In terms of speed, my " slow, smaller older" 35 foot C&C would blow the doors off your 40 Hunter in most instances. A comparable 41 C&C would leave you behind as a dot on the horizon in 4 hours on almost every point of sail. Sabres and Tartans would do the same thing. To compare any Hunter with any C&C in terms of speed or pointing ability, well In reality there is no comparison.

Describing a boat as a dark hole really again goes back to personal preferences. We enjoy the warm teak woods of our cabin and have a head entirely of teak. Wood is kind of classy to some people. That's why they choose it. Its certainly not dark below. Its warm and safe and has high quality finishes that look as good 30 years later as the day they were installed.. Again personal preference

Boats are many times personal preferences as I stated before. A lot is determined by who uses it and what the use is for. Many brands can be used for passage making, etc. All can be used for sailing on weekends.

The production boats by their very nature have provided the opportunity for those whose needs are volume lovers as well as a better price point because of mass production to allow many boaters to have sailboats and meet their needs. I certainly am not about or against this.

Its always good to see more involved in sailing. The more the merrier


----------



## smackdaddy (Aug 13, 2008)

chef2sail said:


> Ah smack I was wondering how long it would take for you to troll me and try and go after my comments. You never disappoint
> 
> I guess you must have ignored this phrase in what I said *Very few Benes and Hunters except Cherubini's*. I have huge respect for those designs. They are great boats
> 
> I also stated that boats are a large personal preference and expressed my own personal preference as it is common here on SN where there obviously is no right or wrong answer here.


Oh, now Chef - don't take it personally. I'm not "trolling" you, I'm just addressing your comments. And as you say, expressing personal preference is common here.

It's just when it moves into describing boats that aren't yours as "fat assed plumb bow with picture windows and skylights" and "(unsafe) double wheel large cavernous cockpits" and "B&R rigs that can't sail downwind", etc. that it becomes a little more than that. Hence, my reply.



chef2sail said:


> I would fully expect also that a person who owns their boat would also state why the got that type of boat gain no right or wrong answer here.
> 
> This isn't a courtroom and the observations I have made, may also have been made by others.


Exaaactly.



chef2sail said:


> C&C has been around for a while and has morphed to stay alive> I guess Hunter has also. Aren't they Maslow or something like that Hunters now. Aren't they owned by a powerboat company. If they hadn't done that wouldn't they have folded up shop, C&C aligned itself with Tartan another classy sailboat builder to stay alive.


I have nothing against C&C. I'm glad they've survived. I'm just trying to keep facts straight. As for Hunter, I've said many times I don't like the look of the new Hunters. I wouldn't buy one. I also wouldn't buy the new C&C 41 (not my kind of boat - though their pricing is getting better). I'd buy a Jeanneau, which is about half of what that C&C is trying to go for.



chef2sail said:


> In terms of speed, my " slow, smaller older" 35 foot C&C would blow the doors off your 40 Hunter in most instances.


Okay. Your boat rates around 120? My boat rates 96 (NE PHRF). Good luck with that.

Again, just keeping the facts straight.



chef2sail said:


> A comparable 41 C&C would leave you behind as a dot on the horizon in 4 hours on almost every point of sail. Sabres and Tartans would do the same thing.

# Recorded data
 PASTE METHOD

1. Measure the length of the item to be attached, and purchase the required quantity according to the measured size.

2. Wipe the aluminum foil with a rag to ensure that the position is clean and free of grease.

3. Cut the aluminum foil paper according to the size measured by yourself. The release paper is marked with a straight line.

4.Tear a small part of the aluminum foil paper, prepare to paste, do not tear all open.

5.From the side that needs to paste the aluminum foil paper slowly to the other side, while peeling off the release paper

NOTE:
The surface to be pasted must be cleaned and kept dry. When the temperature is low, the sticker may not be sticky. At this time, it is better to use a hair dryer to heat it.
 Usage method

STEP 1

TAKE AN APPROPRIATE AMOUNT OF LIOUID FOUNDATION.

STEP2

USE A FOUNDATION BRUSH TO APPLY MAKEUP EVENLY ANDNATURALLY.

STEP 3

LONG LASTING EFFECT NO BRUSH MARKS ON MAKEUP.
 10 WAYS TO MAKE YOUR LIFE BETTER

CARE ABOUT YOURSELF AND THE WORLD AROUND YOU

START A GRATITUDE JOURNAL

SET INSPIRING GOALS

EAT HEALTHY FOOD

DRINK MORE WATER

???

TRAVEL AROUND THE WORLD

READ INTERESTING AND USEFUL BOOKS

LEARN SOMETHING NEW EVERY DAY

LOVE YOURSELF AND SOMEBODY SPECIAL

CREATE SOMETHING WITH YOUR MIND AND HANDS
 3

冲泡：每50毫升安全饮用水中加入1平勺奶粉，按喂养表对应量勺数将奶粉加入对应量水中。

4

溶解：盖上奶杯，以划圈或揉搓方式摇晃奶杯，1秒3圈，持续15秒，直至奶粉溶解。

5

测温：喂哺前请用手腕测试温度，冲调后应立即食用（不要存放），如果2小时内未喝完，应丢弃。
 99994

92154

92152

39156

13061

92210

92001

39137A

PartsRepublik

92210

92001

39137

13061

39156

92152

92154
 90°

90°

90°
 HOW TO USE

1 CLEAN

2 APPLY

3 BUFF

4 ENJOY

# WHAT YOU NEED TO DO
A – In the sailboat forum thread, what PHRF rating does smackdaddy give for his own boat?
B – Extend the sailboat forum thread onward from its final quoted line.

# YOUR WRITTEN ANSWERS
A – 96 (NE PHRF).

B –
The C&C 40 rates 96...just like my Hunter. So kind of a dead heat. But, true, the 41s do rate better than my Hunter with more water line....and WAY better than your 35. So I'll watch out for that 41, while you watch us all pulling away.

Sabre 40s are fast (75). I'll give you that.

Tartan 40s are not so fast (105). So I should be just fine there...the T40 will only be a little ahead of you while you watch me and C&Cs, through your binocs of course, watch the Sabre smoke us all.



chef2sail said:


> To compare any Hunter with any C&C in terms of speed or pointing ability, well In reality there is no comparison.


Well, unless you're using actual numbers like PHRF. See above.



chef2sail said:


> Describing a boat as a dark hole really again goes back to personal preferences. We enjoy the warm teak woods of our cabin and have a head entirely of teak. Wood is kind of classy to some people. That's why they choose it. Its certainly not dark below. Its warm and safe and has high quality finishes that look as good 30 years later as the day they were installed.. Again personal preference


Agreed. Personal preference. I only used the "dark hole" reference to mimic your own generalized critique regarding "picture windows and skylights" (sounds like you thought this was a bad thing). Some people like some light below and windows and skylights allow that. It's pretty nice actually...when you want it. You can always shade them to make your modern boat more of a dark hole. I guess it's nice to have the choice.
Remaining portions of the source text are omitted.